Extrait choisi =>

SUD-OUEST, mercredi 11 mars 1998
Sud-Ouest. - Diriez-vous, comme d’autres, que les rumeurs d’alliance entre la droite et l’extrême droite font partie d’un « procès perpétuel » instruit par les socialistes ?
François Bayrou. - Ce n’est pas un procès. C’est un argument de campagne électorale. Depuis François Mitterrand, c’est à chaque élection la même histoire. Et nos affirmations, pourtant sans ambiguïté, sont royalement ignorées. La gauche rêve d’une opposition qui se laisserait aller à la soumission face à l’extrême droite. Cela servirait formidablement ses intérêts. L’épouvantail aurait enfin une réalité. Pour nous, au contraire, les choses sont simples. Nous pensons que la reconstruction de l’opposition commence par sa reconstruction morale, par la création d’un lien de confiance avec les Français, qui seront sûrs de notre parole. C’est pourquoi je serai intransigeant sur les engagements pris.
S.-O. - Entre les différentes mesures annoncées (cumul des mandats, loi contre l’exclusion, etc.) et les bons indicateurs économiques, quelles raisons pourraient avoir les Français de sanctionner la gauche au pouvoir ?
F. B. - Nous n’en sommes pas encore au temps du bilan définitif qui permet de sanctionner. Le moment que nous vivons, c’est celui de l’avertissement et de la recherche de l’équilibre des pouvoirs. Les bons indices, tout le monde voit bien que ce sont, en grande partie, les résultats de la politique menée avant le mois de mai. Il faut dix-huit mois avant que les conséquences d’une politique se fassent sentir : faites le compte. Et, malheureusement, c’est à long terme que l’on verra la gravité des conséquences des décisions prises aujourd’hui. Je pense par exemple au choix des trente-cinq heures. Le message des citoyens d’aujourd’hui doit donc être un avertissement.
S.-O. - Existe-t-il selon vous un « seuil » de régions perdues à partir duquel le RPR et l’UDF devront revoir complètement leur stratégie ?
F. B. - La réponse n’est par arithmétique. En 1992, nous étions au sommet de notre popularité, et la gauche au pouvoir était au plus creux de la sienne. Le rééquilibrage est donc presque automatique. Pour autant, ces élections ne sont qu’une étape. J’ai la conviction que beaucoup de reconstructions sont devant nous, dans le domaine des idées, dans le domaine de la pratique politique, de l’authenticité, des valeurs morales. Je crois qu’il faudra que les choses bougent, quel que soit le résultat de ces élections.
S.-O. - Jacques Chirac a retrouvé sa popularité mais ne veut pas incarner le rôle de chef de l’opposition. Est-ce que la situation ne présente pas pour vous plus d’inconvénients que d’avantages ?
F. B. - Le Président de République n’est un homme politique ordinaire. Il n’est pas le chef d’un clan. Il est une référence commune pour nous tous dans l’opposition, parce qu’il a la charge des enjeux essentiels. À ce titre, il est une chance pour nous.

[Quelques enregistrements]
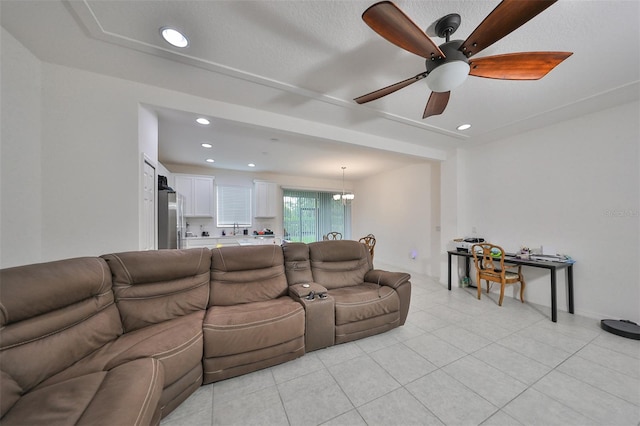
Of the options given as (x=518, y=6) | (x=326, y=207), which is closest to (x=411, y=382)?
(x=518, y=6)

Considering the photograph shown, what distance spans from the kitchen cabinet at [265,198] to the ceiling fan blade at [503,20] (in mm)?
5319

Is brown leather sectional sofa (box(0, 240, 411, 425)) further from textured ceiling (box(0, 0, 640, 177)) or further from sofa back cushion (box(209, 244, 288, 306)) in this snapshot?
textured ceiling (box(0, 0, 640, 177))

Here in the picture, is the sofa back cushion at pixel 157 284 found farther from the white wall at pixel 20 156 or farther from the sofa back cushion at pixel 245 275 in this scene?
the white wall at pixel 20 156

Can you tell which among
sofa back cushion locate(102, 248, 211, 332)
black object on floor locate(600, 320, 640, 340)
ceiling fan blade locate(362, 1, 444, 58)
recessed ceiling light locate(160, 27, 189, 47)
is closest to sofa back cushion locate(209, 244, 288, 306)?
sofa back cushion locate(102, 248, 211, 332)

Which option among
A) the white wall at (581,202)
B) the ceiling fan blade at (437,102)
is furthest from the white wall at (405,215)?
the ceiling fan blade at (437,102)

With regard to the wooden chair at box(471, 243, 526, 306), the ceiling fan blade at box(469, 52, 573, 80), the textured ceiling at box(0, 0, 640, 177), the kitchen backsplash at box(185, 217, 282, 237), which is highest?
the textured ceiling at box(0, 0, 640, 177)

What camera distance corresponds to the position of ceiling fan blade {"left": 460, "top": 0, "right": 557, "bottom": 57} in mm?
1038

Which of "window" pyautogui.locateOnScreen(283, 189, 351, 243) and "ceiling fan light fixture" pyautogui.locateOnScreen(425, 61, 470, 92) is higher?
"ceiling fan light fixture" pyautogui.locateOnScreen(425, 61, 470, 92)

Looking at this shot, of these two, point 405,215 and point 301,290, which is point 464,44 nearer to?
point 301,290

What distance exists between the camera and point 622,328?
2369mm

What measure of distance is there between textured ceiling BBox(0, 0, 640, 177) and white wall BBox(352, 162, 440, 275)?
2.06 m

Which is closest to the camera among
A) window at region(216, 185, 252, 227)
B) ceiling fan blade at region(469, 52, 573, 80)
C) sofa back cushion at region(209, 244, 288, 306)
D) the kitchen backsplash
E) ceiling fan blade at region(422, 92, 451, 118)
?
ceiling fan blade at region(469, 52, 573, 80)

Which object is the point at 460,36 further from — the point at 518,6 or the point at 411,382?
the point at 411,382

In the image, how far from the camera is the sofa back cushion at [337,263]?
276 centimetres
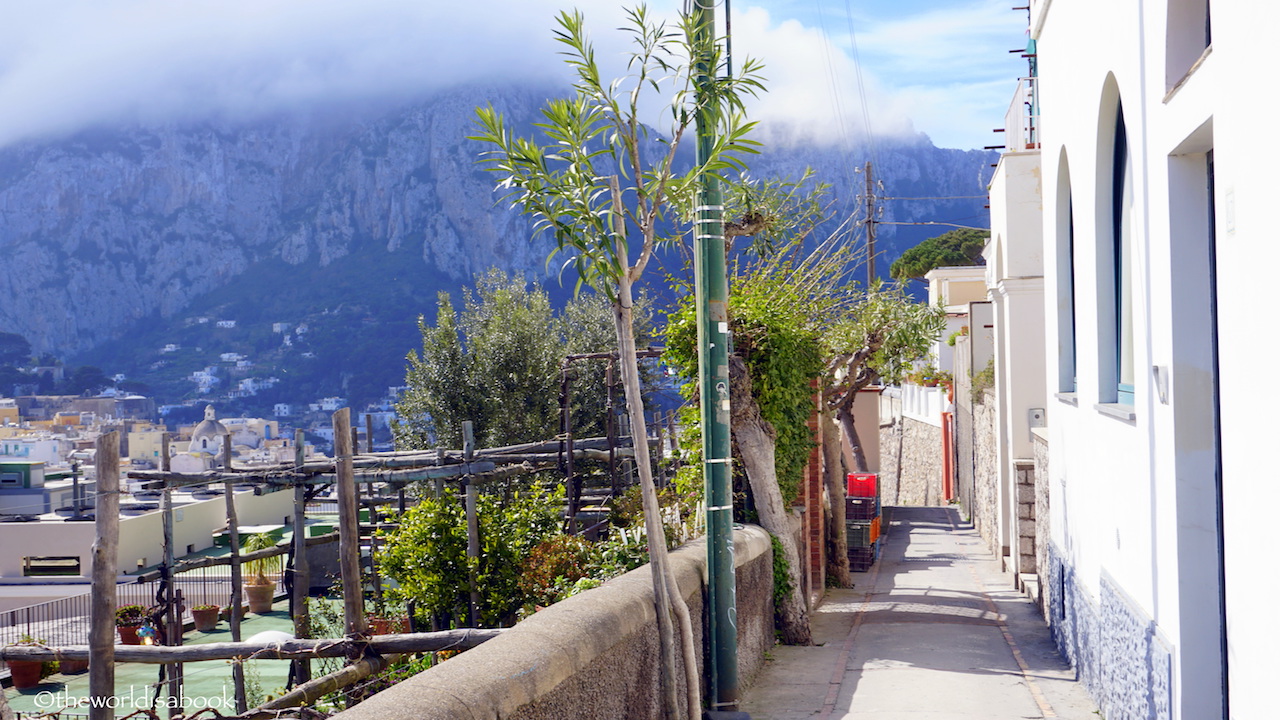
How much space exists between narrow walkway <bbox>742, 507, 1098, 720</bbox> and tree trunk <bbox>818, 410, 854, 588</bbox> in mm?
423

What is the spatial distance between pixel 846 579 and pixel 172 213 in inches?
5288

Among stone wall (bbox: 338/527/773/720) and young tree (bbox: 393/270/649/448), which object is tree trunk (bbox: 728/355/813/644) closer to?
stone wall (bbox: 338/527/773/720)

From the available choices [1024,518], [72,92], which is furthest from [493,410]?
[72,92]

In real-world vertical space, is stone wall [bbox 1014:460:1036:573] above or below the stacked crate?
above

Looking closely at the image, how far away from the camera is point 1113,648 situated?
22.1 feet

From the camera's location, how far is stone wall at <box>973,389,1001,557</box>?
17.8 m

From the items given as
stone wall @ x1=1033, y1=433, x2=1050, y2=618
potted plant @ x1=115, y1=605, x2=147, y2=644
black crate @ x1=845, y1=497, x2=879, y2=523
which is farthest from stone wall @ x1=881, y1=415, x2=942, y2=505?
potted plant @ x1=115, y1=605, x2=147, y2=644

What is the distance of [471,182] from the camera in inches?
4825

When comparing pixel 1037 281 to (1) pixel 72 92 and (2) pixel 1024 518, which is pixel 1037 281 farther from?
(1) pixel 72 92

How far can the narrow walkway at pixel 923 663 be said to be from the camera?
291 inches

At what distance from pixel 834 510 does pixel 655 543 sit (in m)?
11.8

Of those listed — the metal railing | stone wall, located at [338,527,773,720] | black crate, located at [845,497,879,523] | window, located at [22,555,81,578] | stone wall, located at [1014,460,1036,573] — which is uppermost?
the metal railing

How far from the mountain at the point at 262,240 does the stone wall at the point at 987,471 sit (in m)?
89.3

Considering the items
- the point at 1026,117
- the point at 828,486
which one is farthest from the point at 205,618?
the point at 1026,117
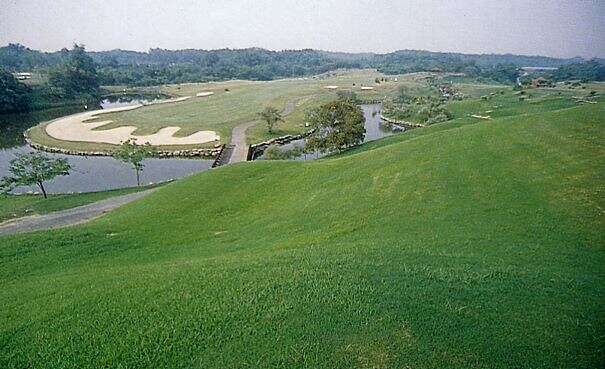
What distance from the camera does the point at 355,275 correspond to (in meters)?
12.6

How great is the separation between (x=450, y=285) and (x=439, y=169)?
46.9ft

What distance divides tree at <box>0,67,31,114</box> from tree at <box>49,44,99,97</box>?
19.0m

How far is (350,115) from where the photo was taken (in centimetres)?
5506

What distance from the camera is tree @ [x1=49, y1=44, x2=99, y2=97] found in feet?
452

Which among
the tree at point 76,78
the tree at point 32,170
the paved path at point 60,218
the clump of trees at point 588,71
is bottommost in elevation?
the paved path at point 60,218

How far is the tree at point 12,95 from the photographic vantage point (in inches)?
4189

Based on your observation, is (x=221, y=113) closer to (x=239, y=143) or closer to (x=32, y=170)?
(x=239, y=143)

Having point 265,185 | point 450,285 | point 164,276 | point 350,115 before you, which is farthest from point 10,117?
point 450,285

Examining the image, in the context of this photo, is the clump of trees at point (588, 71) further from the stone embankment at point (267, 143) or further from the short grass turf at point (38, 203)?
the stone embankment at point (267, 143)

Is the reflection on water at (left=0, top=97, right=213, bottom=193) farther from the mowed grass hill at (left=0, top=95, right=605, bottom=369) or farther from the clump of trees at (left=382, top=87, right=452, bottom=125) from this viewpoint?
the clump of trees at (left=382, top=87, right=452, bottom=125)

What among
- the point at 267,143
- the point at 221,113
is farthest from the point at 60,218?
the point at 221,113

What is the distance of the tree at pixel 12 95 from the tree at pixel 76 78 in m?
19.0

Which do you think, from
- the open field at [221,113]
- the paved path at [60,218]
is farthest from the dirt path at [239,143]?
the paved path at [60,218]

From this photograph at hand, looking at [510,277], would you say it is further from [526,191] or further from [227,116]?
[227,116]
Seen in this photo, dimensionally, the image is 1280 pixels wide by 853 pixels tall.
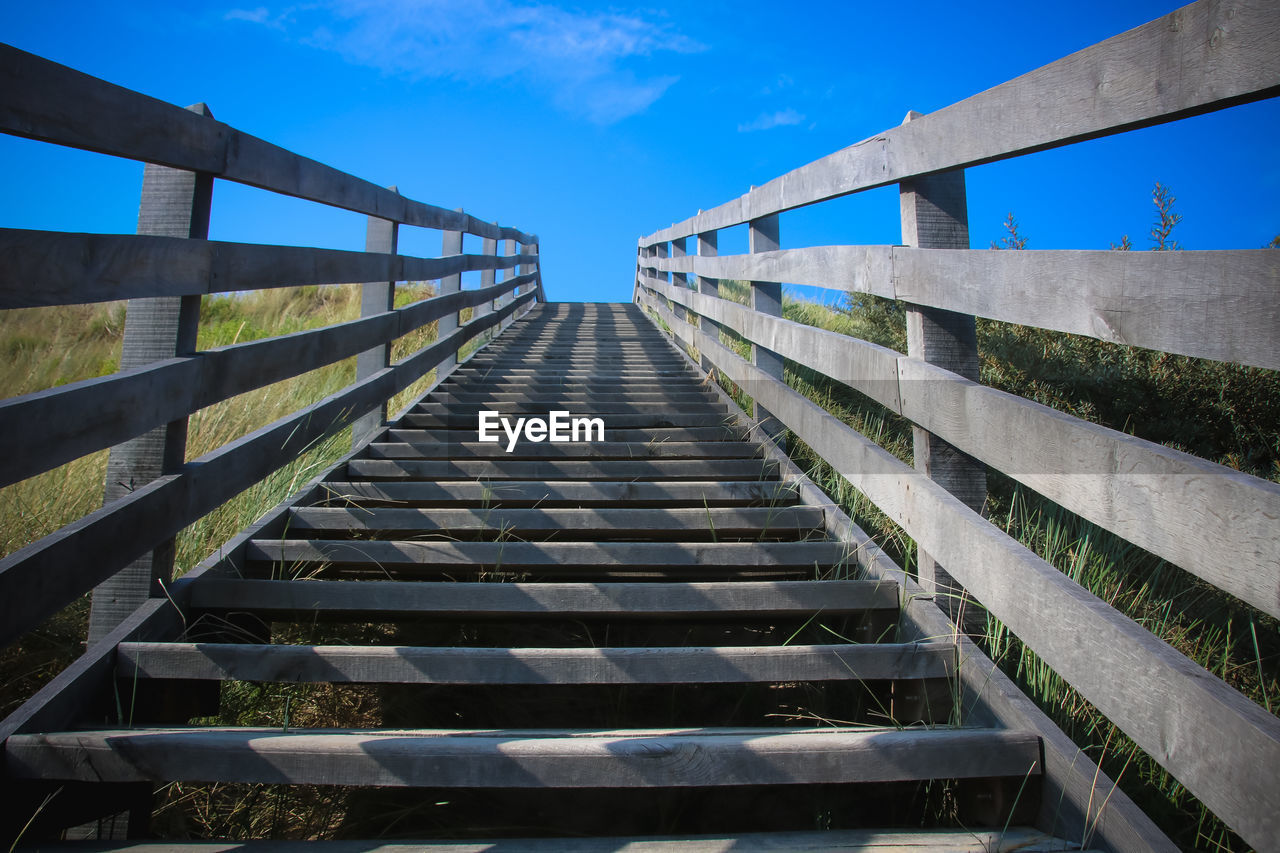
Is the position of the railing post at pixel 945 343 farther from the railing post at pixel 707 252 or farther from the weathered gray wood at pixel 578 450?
the railing post at pixel 707 252

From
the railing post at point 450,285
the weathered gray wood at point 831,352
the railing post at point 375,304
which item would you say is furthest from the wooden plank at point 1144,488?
the railing post at point 450,285

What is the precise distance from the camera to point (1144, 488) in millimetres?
1264

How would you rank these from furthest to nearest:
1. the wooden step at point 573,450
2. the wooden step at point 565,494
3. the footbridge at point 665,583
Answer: the wooden step at point 573,450 → the wooden step at point 565,494 → the footbridge at point 665,583

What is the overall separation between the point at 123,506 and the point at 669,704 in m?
1.55

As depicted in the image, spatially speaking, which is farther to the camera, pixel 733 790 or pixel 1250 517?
pixel 733 790

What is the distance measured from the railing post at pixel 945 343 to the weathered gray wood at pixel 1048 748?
0.29ft

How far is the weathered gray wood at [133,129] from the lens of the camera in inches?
58.3

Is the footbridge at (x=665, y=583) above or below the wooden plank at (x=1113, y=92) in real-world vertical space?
below

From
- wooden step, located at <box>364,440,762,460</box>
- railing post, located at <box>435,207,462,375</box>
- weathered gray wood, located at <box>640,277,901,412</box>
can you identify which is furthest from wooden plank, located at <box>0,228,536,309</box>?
railing post, located at <box>435,207,462,375</box>

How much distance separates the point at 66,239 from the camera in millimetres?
1576

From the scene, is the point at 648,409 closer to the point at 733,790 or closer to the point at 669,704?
the point at 669,704

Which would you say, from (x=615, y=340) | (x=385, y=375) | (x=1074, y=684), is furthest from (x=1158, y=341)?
(x=615, y=340)

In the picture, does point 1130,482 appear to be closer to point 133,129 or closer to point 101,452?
point 133,129

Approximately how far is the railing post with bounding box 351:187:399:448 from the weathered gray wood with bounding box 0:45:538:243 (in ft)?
3.14
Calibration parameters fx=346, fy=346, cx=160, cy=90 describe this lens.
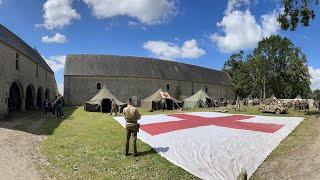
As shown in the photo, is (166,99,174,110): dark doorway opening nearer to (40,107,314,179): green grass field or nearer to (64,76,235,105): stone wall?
(64,76,235,105): stone wall

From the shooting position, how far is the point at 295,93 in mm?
65188

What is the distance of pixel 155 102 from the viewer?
4084cm

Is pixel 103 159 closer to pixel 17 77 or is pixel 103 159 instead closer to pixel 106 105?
pixel 17 77

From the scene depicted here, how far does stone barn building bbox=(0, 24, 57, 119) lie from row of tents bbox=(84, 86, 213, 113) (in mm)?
6187

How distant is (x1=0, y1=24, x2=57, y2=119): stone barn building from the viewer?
24650 mm

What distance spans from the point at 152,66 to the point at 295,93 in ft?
91.2

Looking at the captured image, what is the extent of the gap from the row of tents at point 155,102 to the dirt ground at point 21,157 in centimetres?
1979

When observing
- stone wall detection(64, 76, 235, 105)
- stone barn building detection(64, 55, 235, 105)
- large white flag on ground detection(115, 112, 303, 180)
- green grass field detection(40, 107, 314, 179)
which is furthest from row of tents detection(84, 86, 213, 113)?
green grass field detection(40, 107, 314, 179)

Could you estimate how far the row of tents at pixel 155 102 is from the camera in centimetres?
3566

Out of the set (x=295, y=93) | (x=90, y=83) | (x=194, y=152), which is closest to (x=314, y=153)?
(x=194, y=152)

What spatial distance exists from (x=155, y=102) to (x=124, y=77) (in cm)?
1539

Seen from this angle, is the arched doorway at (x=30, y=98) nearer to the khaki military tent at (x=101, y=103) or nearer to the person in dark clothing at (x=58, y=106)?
the khaki military tent at (x=101, y=103)

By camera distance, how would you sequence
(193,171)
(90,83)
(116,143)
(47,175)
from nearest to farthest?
(47,175)
(193,171)
(116,143)
(90,83)

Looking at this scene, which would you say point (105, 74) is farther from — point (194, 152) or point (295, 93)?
point (194, 152)
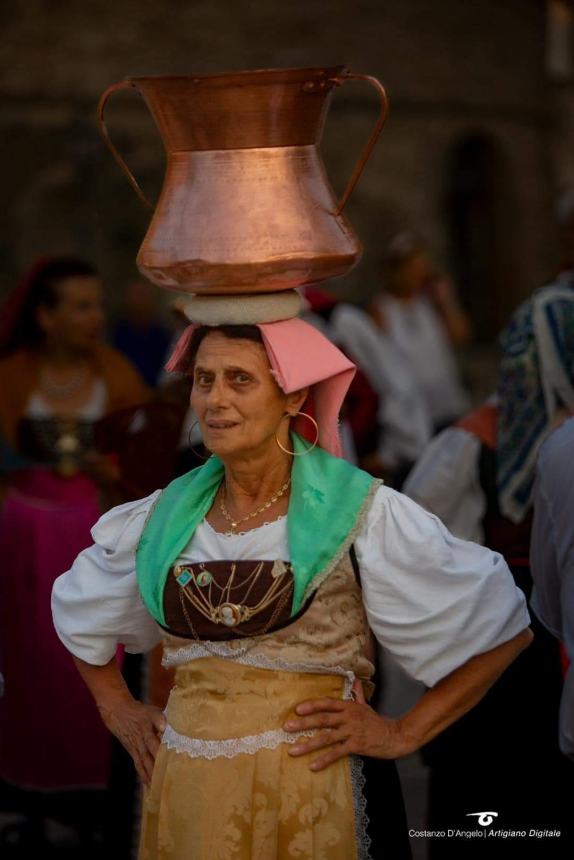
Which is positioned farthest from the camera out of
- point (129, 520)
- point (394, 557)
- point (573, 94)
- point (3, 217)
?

Consignes de travail =>
• a. Dressez la liste de toutes les personnes désignées par leur prénom et leur nom dans l'extrait d'entretien.
• b. Affichez chaque ligne des enregistrements qui contient le mot « given ».
Le texte et les enregistrements proviennent de sources distinctes.

Résultats =>
• a.
François Bayrou
François Mitterrand
Jacques Chirac

• b.
Of the options given as (x=518, y=6) | (x=326, y=207), which is closest to (x=411, y=382)?
From the items given as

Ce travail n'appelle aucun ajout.